Start of Document

The present disclosure provides insulation withstand voltage detection device for a wiring harness as illustrated in FIGS. 1 and 2, which includes a detection chamber 20, a vacuum device 80, a power supply 41 and a conductive module 50. The detection chamber 20 is provided with an enclosed cavity 21 in which a conductive electrode plate 30 is disposed. The vacuum device 80 is communicated with the enclosed cavity 21. A first end of the conductive module 50 is electrically connected to the power supply 41. A second end of the conductive module 50 is connected to a to-be-detected wiring harness 10 and located in the enclosed cavity 21. The insulation withstand voltage detection device further includes at least one selected from the group consisting of a current detection sensor 71 and a voltage detection sensor 72. The current detection sensor 71 is connected in series between the power supply 41 and the conductive module 50. The voltage detection sensor 72 is connected in parallel to the to-be-detected wiring harness 10.

The to-be-detected wiring harness 10 is placed in the enclosed cavity 21, with one end connected to the conductive module 50; the vacuum device 80 reduces the air pressure in the enclosed cavity 21, so that a set vacuum degree is reached inside the enclosed cavity 21: the to-be-detected wiring harness 10 is connected to the power supply 41 through the conductive module 50, and the power supply 41 applies a test voltage between the conductive electrode plate 30 and the to-be-detected wiring harness 10.

According to Paschen's law and Townsend's discharge theory, when a high voltage applied between the electrodes under a certain vacuum degree reaches a certain level, gas ionization and conduction may occur, thereby realizing a glow discharge. With this principle, under a set vacuum degree, the power supply 41 applies a test voltage between the to-be-detected wiring harness 10 and the conductive electrode plate 30, and the conductive electrode plate 30) and the conductor in the to-be-detected wiring harness 10 can form electrodes referred to in Paschen's Law: If the external insulation layer of the to-be-detected wiring harness 10 is not broken, no breakdown will occur, and if the external insulation layer is broken, there will be a current breakdown. By capturing and detecting the voltage by the current detection sensor 71 or capturing and detecting the leakage current by the voltage detection sensor 72, it can be judged whether a breakdown occurs, so as to determine whether the external insulation layer of the to-be-detected wiring harness 10 is intact, and whether the dielectric insulation and the insulation withstand voltage performance meet the requirements. The conductive electrode plate 30 may be grounded or electrically connected to the power supply 41.

End of Document
Start of Provided material

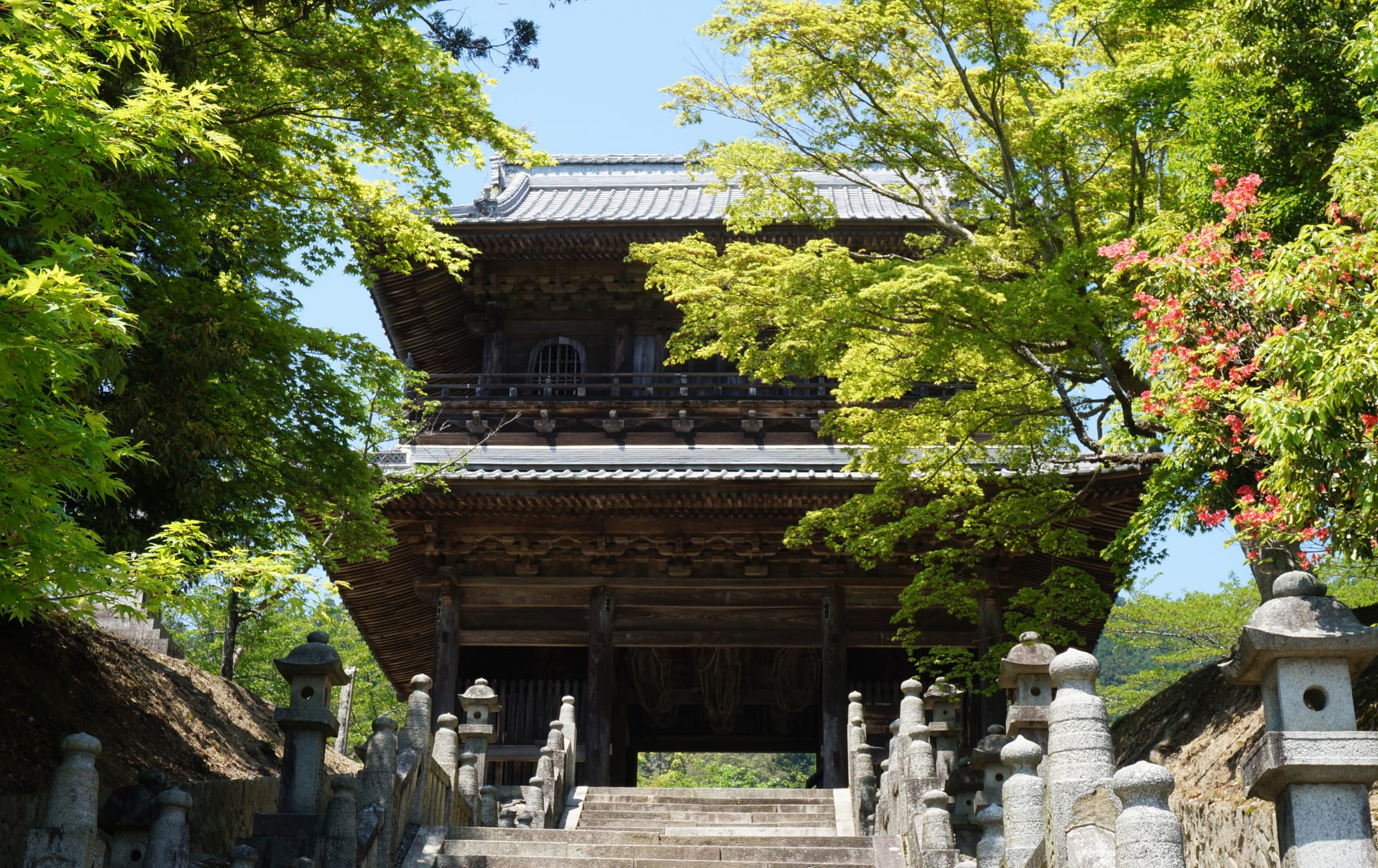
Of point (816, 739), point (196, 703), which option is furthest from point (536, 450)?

End of Provided material

Exercise prompt :: In the description of the wiring harness insulation test device, where is the conductive electrode plate disposed?

Answer :: It is disposed in the enclosed cavity of the detection chamber.